Jobless Claims Up; More Cuts Expected

Bloomberg News

WASHINGTON - The average number of workers filing new claims for jobless benefits rose to a two-and-a-half-year high last week as layoffs at auto plants and steel mills hastened the cooling in economic growth, government figures showed.

The four-week moving average of claims rose 1,250 in the week that ended Dec. 2, to 345,250, the Labor Department reported. That is the highest since mid-July 1998, when strikes hobbled production at General Motors Corp.

Mickey Levy, chief economist at Banc of America Securities in New York, said the rise "is consistent with business efforts to trim production and labor in response to the slowdown in product demand." He said he expects "a further moderation in employment gains, which will result in a rising level and duration of unemployment."

Internet and electronic commerce businesses accounted for 8,329 of the 44,152 job cuts announced by companies last month, the employment firm Challenger, Gray & Christmas reported.
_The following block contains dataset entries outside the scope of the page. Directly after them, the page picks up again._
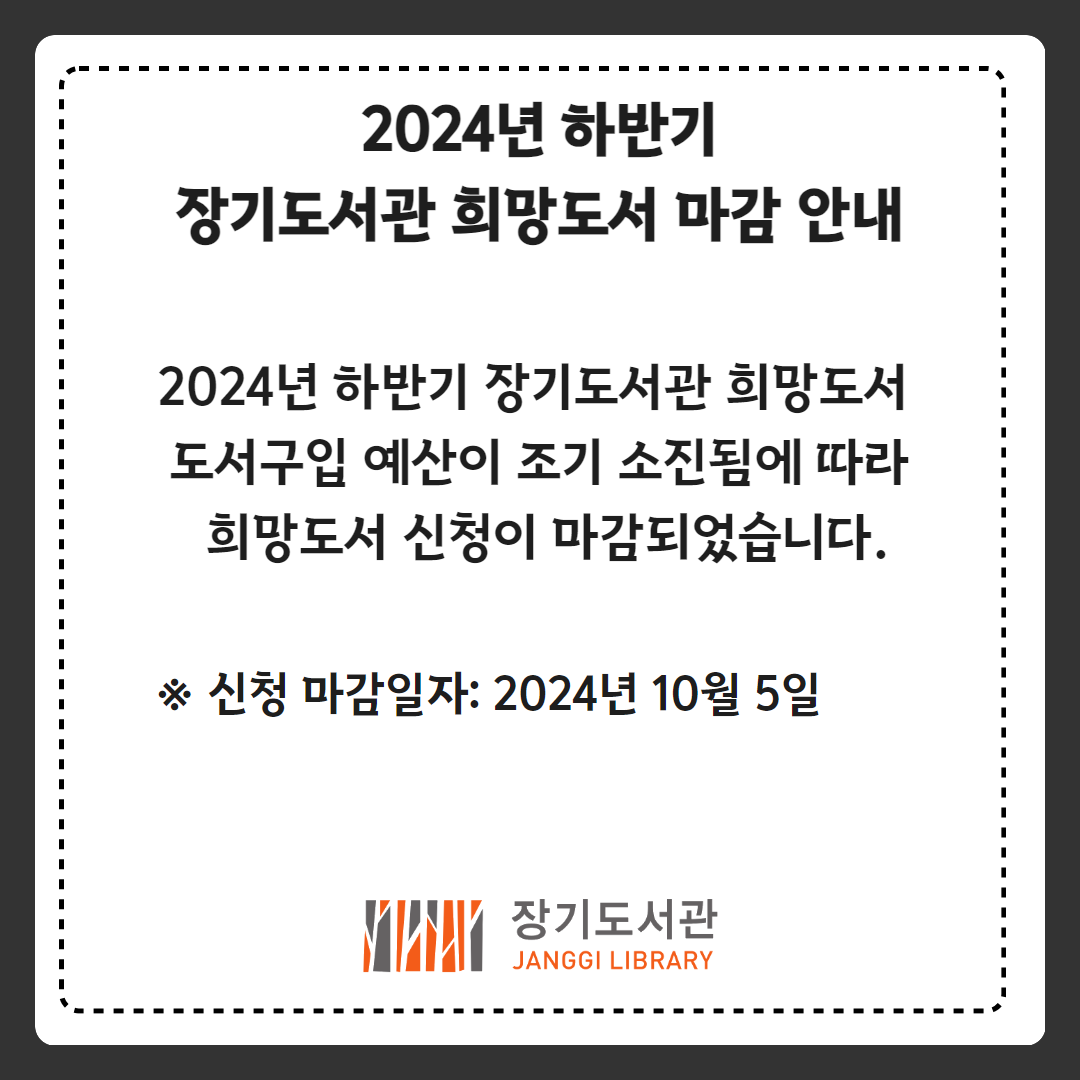 2024년 하반기
장기도서관 희망도서 마감 안내

2024년 하반기 장기도서관 희망도서
도서구입 예산이 조기 소진됨에 따라
희망도서 신청이 마감되었습니다.

※ 신청 마감일자: 2024년 10월 5일

장기도서관
JANGGI LIBRARY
The auto industry accounted for 8,306 of the announced cuts.

More layoffs can be expected. Delphi Automotive Systems Inc., the world's largest auto parts maker, has said it plans to idle more than 1,700 workers indefinitely in Michigan, New York, and Ohio starting this week. DaimlerChrysler AG had earlier announced that as many as 13,600 workers would be furloughed in Toledo and Detroit last week. Ford Motor Co. said it was halting production at North American plants.

Heavy industries shed jobs in the Midwest, according to Thursday's report. Wisconsin officials reported an increase of 16,919 people filing first-time claims Thanksgiving week. Indiana reported an increase of 1,267 claims, which were the result of layoffs in machinery, primary metals, and transportation equipment.

Many employers are still having trouble filling vacancies. Analysts expect today's Labor Department report on employment to show a 4% jobless rate for November, which would be close to the 3.9% rates in October and September that tied a 30-year low reached in April.

"Labor markets have remained tight," Federal Reserve Chairman Alan Greenspan said in a speech Tuesday. "But the recent increase in initial unemployment insurance claims and the level of insured unemployment may be an early harbinger of an easing of these conditions."